It's different here in Malawi. Instead of oak and maple trees, we have jacaranda and acacia. Instead of robins and bluejays we have mouse birds and kingfishers. Monkeys, not squirrels, steal the corn from our garden and if there is a snake in the garden, chances are it's not harmless.
Factoid: 90% of the snakes found in Africa are poisonous.
We have seen snakes on the road and snakes on the path. Friends have reported snakes dropping from trees in their yard and even a snake dropping from a ceiling rafter into the bedroom. But we never, ever spotted one of these venomous vermin in OUR yard.....
until last night.
True, we had a small snake in the house at Christmas time, and another on the porch last week. Paul removed their heads with a big kitchen knife just to be safe. But they were not poisonous.
Last night was different.
About 8 pm we were sitting in the living room when the guard rapped on the gate with his keys. This usually means he wants tea leaves, or T.P., or some other something of little consequence. I sighed. “What now?” But when Paul went to the door he immediately called to me. “You gotta see this!”

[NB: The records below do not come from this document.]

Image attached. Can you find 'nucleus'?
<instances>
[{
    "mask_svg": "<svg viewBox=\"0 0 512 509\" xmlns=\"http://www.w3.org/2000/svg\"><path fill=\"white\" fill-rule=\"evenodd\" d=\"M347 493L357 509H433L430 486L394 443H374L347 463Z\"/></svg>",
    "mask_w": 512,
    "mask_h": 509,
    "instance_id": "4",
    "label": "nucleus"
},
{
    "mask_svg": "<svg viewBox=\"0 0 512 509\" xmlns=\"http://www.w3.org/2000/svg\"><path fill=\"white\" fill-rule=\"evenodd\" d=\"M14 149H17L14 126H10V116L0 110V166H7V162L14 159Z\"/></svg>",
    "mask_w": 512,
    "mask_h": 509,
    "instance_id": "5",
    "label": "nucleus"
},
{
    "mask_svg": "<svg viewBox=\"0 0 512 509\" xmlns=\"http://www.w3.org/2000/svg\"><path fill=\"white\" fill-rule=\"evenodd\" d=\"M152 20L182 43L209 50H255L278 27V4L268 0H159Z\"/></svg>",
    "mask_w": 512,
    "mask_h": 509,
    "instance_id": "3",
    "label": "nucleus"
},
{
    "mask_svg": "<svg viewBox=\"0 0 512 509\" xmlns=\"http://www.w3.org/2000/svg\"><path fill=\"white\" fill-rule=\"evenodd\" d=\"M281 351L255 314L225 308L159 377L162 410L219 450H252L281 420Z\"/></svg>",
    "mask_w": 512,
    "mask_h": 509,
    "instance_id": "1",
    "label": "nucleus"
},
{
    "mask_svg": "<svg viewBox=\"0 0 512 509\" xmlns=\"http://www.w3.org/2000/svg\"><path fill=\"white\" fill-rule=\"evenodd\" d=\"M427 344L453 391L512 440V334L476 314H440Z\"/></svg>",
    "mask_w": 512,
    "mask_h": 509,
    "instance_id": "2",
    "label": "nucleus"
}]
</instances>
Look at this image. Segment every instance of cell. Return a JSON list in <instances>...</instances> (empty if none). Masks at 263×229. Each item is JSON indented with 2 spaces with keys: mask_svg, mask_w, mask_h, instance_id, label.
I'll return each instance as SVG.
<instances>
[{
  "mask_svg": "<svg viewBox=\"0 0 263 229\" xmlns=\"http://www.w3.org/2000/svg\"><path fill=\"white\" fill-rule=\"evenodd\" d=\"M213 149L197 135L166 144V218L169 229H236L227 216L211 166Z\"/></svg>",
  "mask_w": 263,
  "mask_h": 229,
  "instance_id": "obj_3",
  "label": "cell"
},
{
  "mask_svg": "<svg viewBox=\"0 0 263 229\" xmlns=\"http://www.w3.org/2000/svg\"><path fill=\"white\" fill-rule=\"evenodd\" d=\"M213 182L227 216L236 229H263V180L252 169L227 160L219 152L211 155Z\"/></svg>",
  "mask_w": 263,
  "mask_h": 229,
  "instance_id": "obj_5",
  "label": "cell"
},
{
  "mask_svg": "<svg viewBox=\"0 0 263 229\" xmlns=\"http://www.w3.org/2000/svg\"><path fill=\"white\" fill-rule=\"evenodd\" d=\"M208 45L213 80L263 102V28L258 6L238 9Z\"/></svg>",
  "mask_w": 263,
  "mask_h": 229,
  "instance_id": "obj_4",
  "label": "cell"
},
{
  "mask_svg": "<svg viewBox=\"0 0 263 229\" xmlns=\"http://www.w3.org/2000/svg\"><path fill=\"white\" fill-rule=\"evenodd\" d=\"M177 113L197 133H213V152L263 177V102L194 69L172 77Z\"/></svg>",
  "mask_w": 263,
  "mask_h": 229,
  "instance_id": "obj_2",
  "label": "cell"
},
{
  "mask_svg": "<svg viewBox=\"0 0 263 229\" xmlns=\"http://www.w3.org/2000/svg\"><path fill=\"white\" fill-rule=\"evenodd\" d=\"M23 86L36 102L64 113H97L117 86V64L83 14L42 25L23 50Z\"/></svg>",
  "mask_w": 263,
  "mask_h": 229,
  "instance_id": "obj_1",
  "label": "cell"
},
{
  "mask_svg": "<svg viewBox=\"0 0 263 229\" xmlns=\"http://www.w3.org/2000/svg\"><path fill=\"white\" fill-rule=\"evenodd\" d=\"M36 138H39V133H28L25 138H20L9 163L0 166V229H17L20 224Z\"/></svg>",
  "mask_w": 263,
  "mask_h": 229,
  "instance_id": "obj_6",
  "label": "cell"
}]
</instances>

There, dangling from the end of a long branch held by our guard, was a 2 foot long, deadly snake. The guard had killed it with a brick as it was making it's way down the driveway. OUR driveway. Towards OUR house. Just seeing the limp corpse gave me the heebee geebees!
Rainy season saturates the earth so snakes can't go into their holes like they usually do. The result is they are more apt to be out and about, especially at night. They hide in grass and bushes, hang from trees and generally terrorize the psyche of the children of Eve. I try not to think about it.
This morning, when our gardener talked to the night guards, he got thoroughly spooked and nearly turned white. As we left for work he was energetically cutting all the bushes and trimming all the trees near the snake's site of death. The last time he got this energetic was when the guards next door killed three snakes (count 'em—3 big ones) in one night.
At our home here in Malawi we go to great lengths to keep out intruders. There are bars on all the windows and doors. Our yard is completely fenced-in with a locked gate. An Emergency Response Service is prepared to send a crack team of professionals within 15 minutes of being summoned. And we have 2 guards on duty every night.
But none of these precautions are guaranteed to stop a snake in the grass.
God bless our guards.
And our gardener. We will return to our freshly trimmed yard and hope we don't have a repeat of last night's near security breach.